Purpose: What do you want the expert to do in response to prompts?

  • For example, your prompt might say “Give detailed responses that specifically address my questions. Make clear how strong the evidence is on each topic and point out any areas where experts disagree.”

Qualities: What qualities would you want an expert to have? What qualities do you want the responses to have?

  • For example, your prompt might say “You are familiar with all of the research on the topic. You are able to give clear and accurate answers to questions about every aspect of the topic. Your answers should be detailed and refer to research but also be easily understood by grade 8 students.”

Guardrails: How can you avoid some of the risks that come from asking a chatbot to be an expert?

  • For example, you might be particularly worried about the chatbot either hallucinating facts or sources, or not being able to tell the difference between reliable and fringe sources.
  • To deal with these worries, your prompt might say “Don’t answer any questions that aren’t about Egyptian pyramids. Only draw on sources written by other experts or sources with a well-established record of being reliable and accurate. Give references and links to all of the research you refer to. When there is more than one theory on a topic, make clear how strong the evidence is and whether it is a competing or a fringe theory.”

Point out that asking the chatbot to give sources is only helpful if you look them up. That will show you if the sources are real or if the chatbot is hallucinating them.

Ask students if there were any topics you wouldn’t ever trust an AI expert on: for instance, would you trust an AI to tell you if a mushroom was safe to eat? (You can tell students that people have, in fact, been poisoned because they trusted AI-written mushroom guides.)

 

Once you have made the “Expert” prompt together, have students develop their own prompt for a different role.

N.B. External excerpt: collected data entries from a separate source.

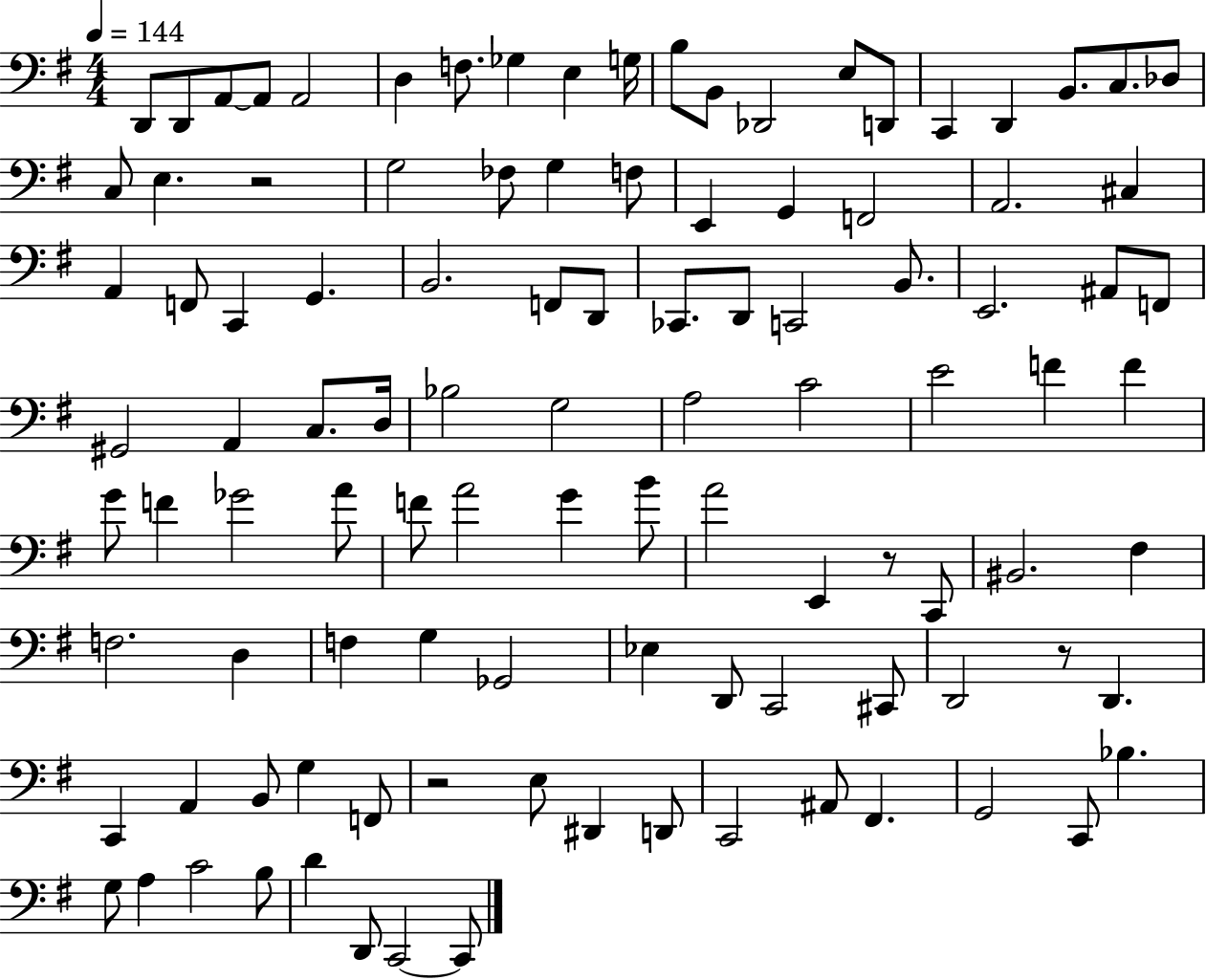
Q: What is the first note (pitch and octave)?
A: D2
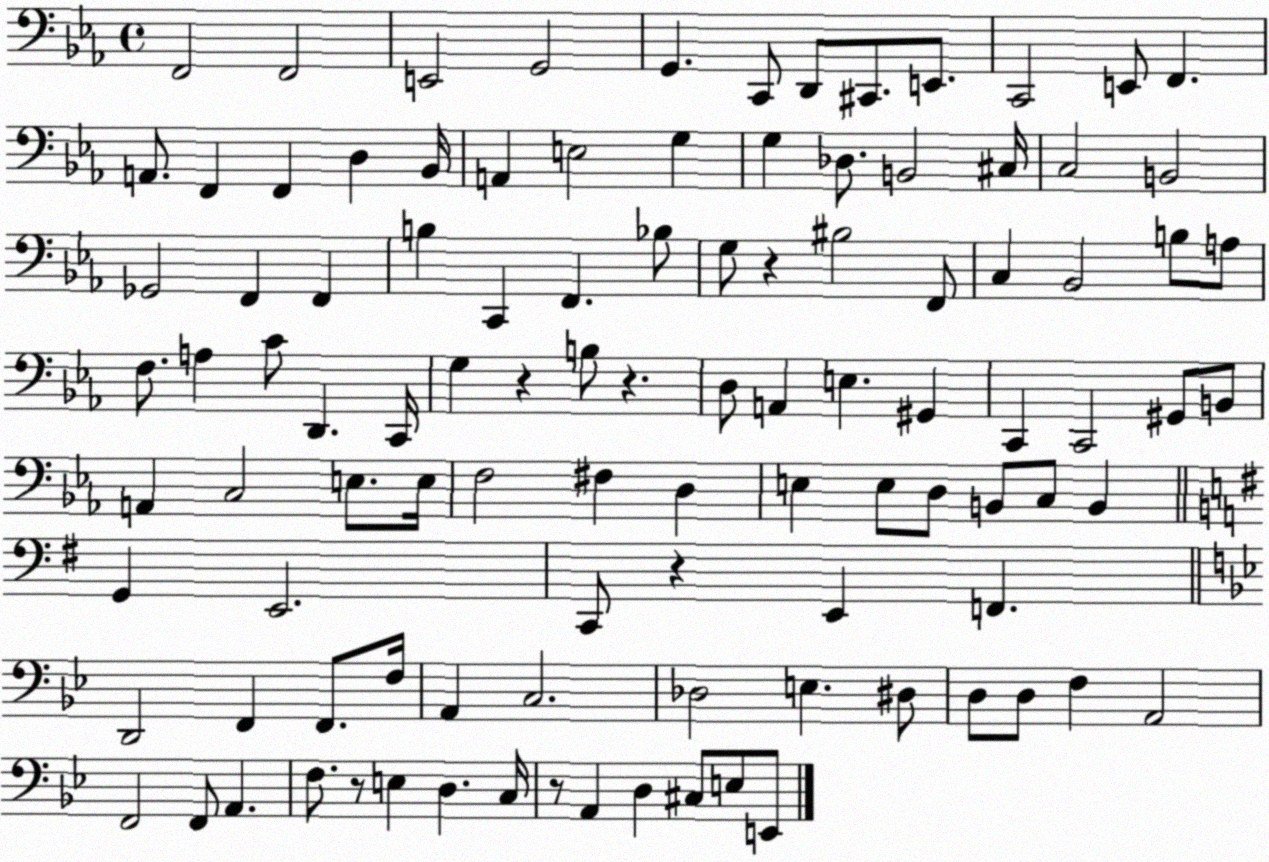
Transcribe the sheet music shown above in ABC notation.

X:1
T:Untitled
M:4/4
L:1/4
K:Eb
F,,2 F,,2 E,,2 G,,2 G,, C,,/2 D,,/2 ^C,,/2 E,,/2 C,,2 E,,/2 F,, A,,/2 F,, F,, D, _B,,/4 A,, E,2 G, G, _D,/2 B,,2 ^C,/4 C,2 B,,2 _G,,2 F,, F,, B, C,, F,, _B,/2 G,/2 z ^B,2 F,,/2 C, _B,,2 B,/2 A,/2 F,/2 A, C/2 D,, C,,/4 G, z B,/2 z D,/2 A,, E, ^G,, C,, C,,2 ^G,,/2 B,,/2 A,, C,2 E,/2 E,/4 F,2 ^F, D, E, E,/2 D,/2 B,,/2 C,/2 B,, G,, E,,2 C,,/2 z E,, F,, D,,2 F,, F,,/2 F,/4 A,, C,2 _D,2 E, ^D,/2 D,/2 D,/2 F, A,,2 F,,2 F,,/2 A,, F,/2 z/2 E, D, C,/4 z/2 A,, D, ^C,/2 E,/2 E,,/2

If they have trouble thinking of possible roles, you can suggest:

  • Brainstorm partner: someone who helps you come up with ideas
  • Confidant: someone who listens to you and gives you advice on personal issues
  • Copilot: someone who helps you solve practical problems
  • Devil’s advocate: someone who points out possible problems with your plans or ideas.

When students have finished the prompt, have them write a paragraph that explains:

  • Why they chose that role
  • What risks they identified in talking to a chatbot in that role
  • How their prompt would limit those risks

 

You can evaluate their work with the Assessment Rubric.